Here we show that high-precision hydrodynamic positioning of particles can be achieved all-optically by combining laser-induced thermoviscous flows with a closed feedback loop that takes into account the time-dependent and stochastic particle positions. We analyze the physical characteristics of this novel way to control particle position. While optically facilitated, we achieve a precision of up to 24 nm, which is unprecedented by classic hydrodynamic trapping and only slightly above the localization accuracy (with a mean value of 9.5 nm in these experiments, see Supplement 1, Fig. S3). In contrast to optical tweezers, our method requires neither specific materials nor the exposure of particles to the laser beam. We conclude that optically induced feedback-controlled thermoviscous flows are an attractive alternative to classic hydrodynamic trapping techniques, while generating opportunities for a wide range of novel applications.
2. Results
2.1 Design of optical setup & closed-loop feedback control
The experimental setup, a fluorescence optical microscope complemented by 1455 nm laser scanning optics, has been described in detail previously [23]. In brief, it comprises a continuous-wave 1455 nm Raman laser (CRFL-20-1455-OM1, 20 W, near TEM00 mode profile, Keopsys) emitting a collimated laser beam that is acousto-optically deflected (AA.DTSXY-A6-145, Pegasus Optik).
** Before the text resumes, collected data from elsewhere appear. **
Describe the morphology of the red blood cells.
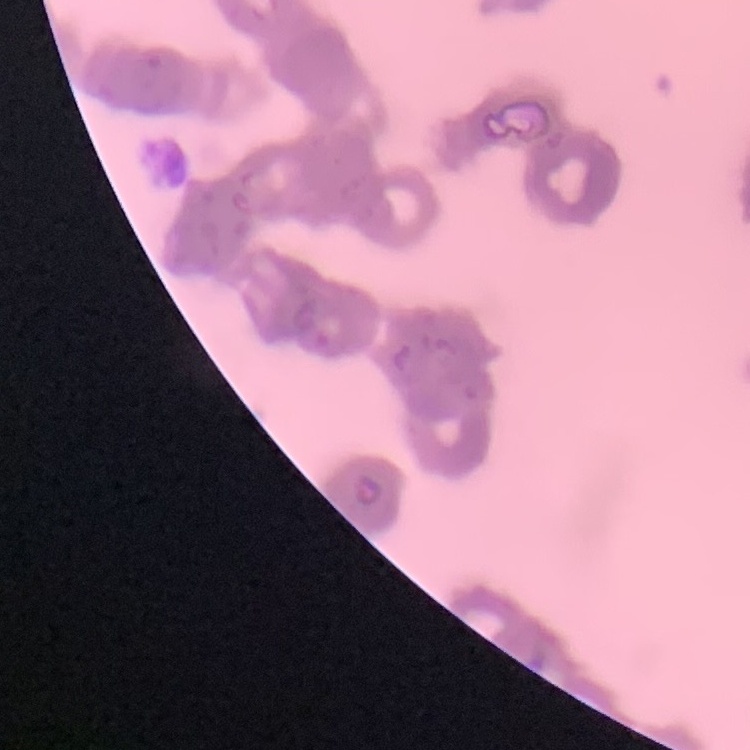
Rouleaux formation.

stain = Field's or Giemsa
preparation = thin blood film
image type = one tile cut from a larger photomicrograph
Locate every uninfected red blood cell.
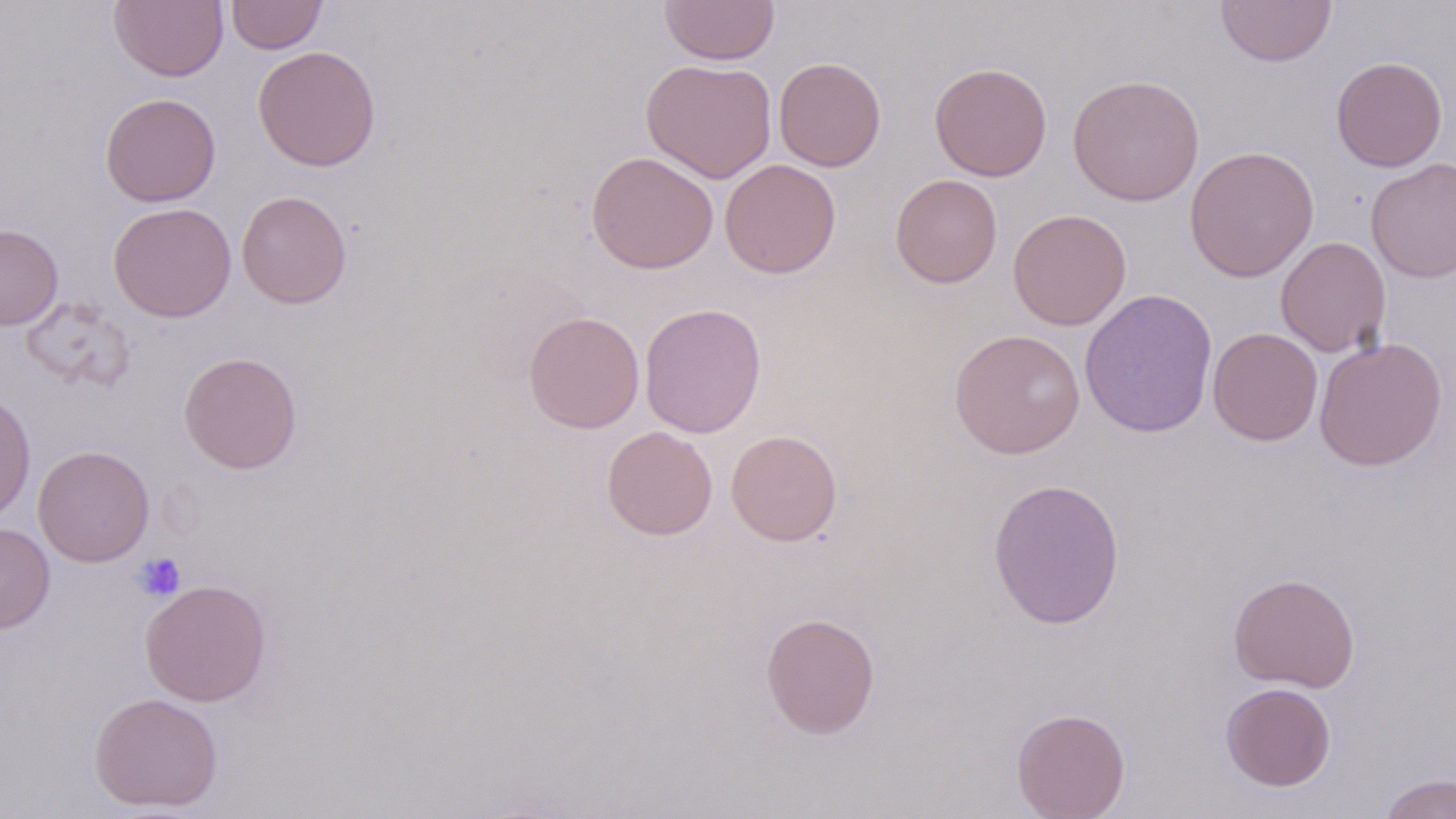
Approximate bounding boxes as (x1, y1, x2, y2) in pixels.
Uninfected red blood cells: (109, 0, 228, 82), (226, 0, 327, 54), (659, 0, 780, 66), (1215, 0, 1336, 67), (252, 45, 381, 171), (1331, 56, 1448, 172), (774, 57, 886, 172), (641, 59, 777, 183), (929, 62, 1052, 181), (1068, 74, 1204, 206), (99, 92, 221, 207), (1184, 145, 1320, 282), (586, 151, 719, 274), (1366, 158, 1456, 283), (719, 159, 841, 278), (889, 174, 1003, 288), (236, 190, 352, 309), (108, 202, 236, 322), (1007, 209, 1131, 330), (0, 223, 63, 331), (1275, 236, 1391, 358), (1079, 288, 1218, 438), (19, 297, 136, 392), (639, 302, 767, 438), (523, 311, 644, 433), (1207, 326, 1323, 446), (949, 328, 1086, 459), (1314, 336, 1447, 471), (178, 351, 303, 474), (0, 391, 36, 525), (601, 425, 718, 540), (726, 429, 842, 546), (33, 445, 155, 567), (987, 477, 1126, 630), (0, 521, 55, 633), (1228, 572, 1360, 692), (139, 579, 272, 707), (760, 611, 880, 739), (1220, 682, 1336, 791), (88, 691, 224, 813), (1011, 708, 1130, 818), (1378, 773, 1455, 819).

Platelet locations: (134, 552, 186, 601). Slide-level diagnosis: no evidence of blood parasites. One field of a larger specimen. Image is 1456×819 pixels. 1000x magnification. Thin blood smear. Light microscopy. May-Grünwald-Giemsa-stained preparation.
The deflection point is imaged into the underfilled back focal plane of a 60x 1.2NA immersion objective (× 60 UPLSAPO, NA = 1.2, W-IR coating, Olympus) in an inverted fluorescence microscope (Olympus IX83), such that the LabVIEW (National Instruments) controlled deflection translates into the motion of the laser focus (diameter = 3.8 μm) inside the sample chamber, with a scanning range of approximately 150 μm.
Fig. 1. Concept and implementation: Positioning of colloidal particles via optically induced thermoviscous flows. a) Concept: This work establishes the 2D precision positioning of colloidal particles via optically inducible thermoviscous flow fields. b) Thermoviscous flows are known to arise from the scanning of an infra-red laser beam through an aqueous medium by the complex interplay of thermal expansion and temperature-induced viscosity changes. c) Schematic of closed feedback loop operation to automatically position particles.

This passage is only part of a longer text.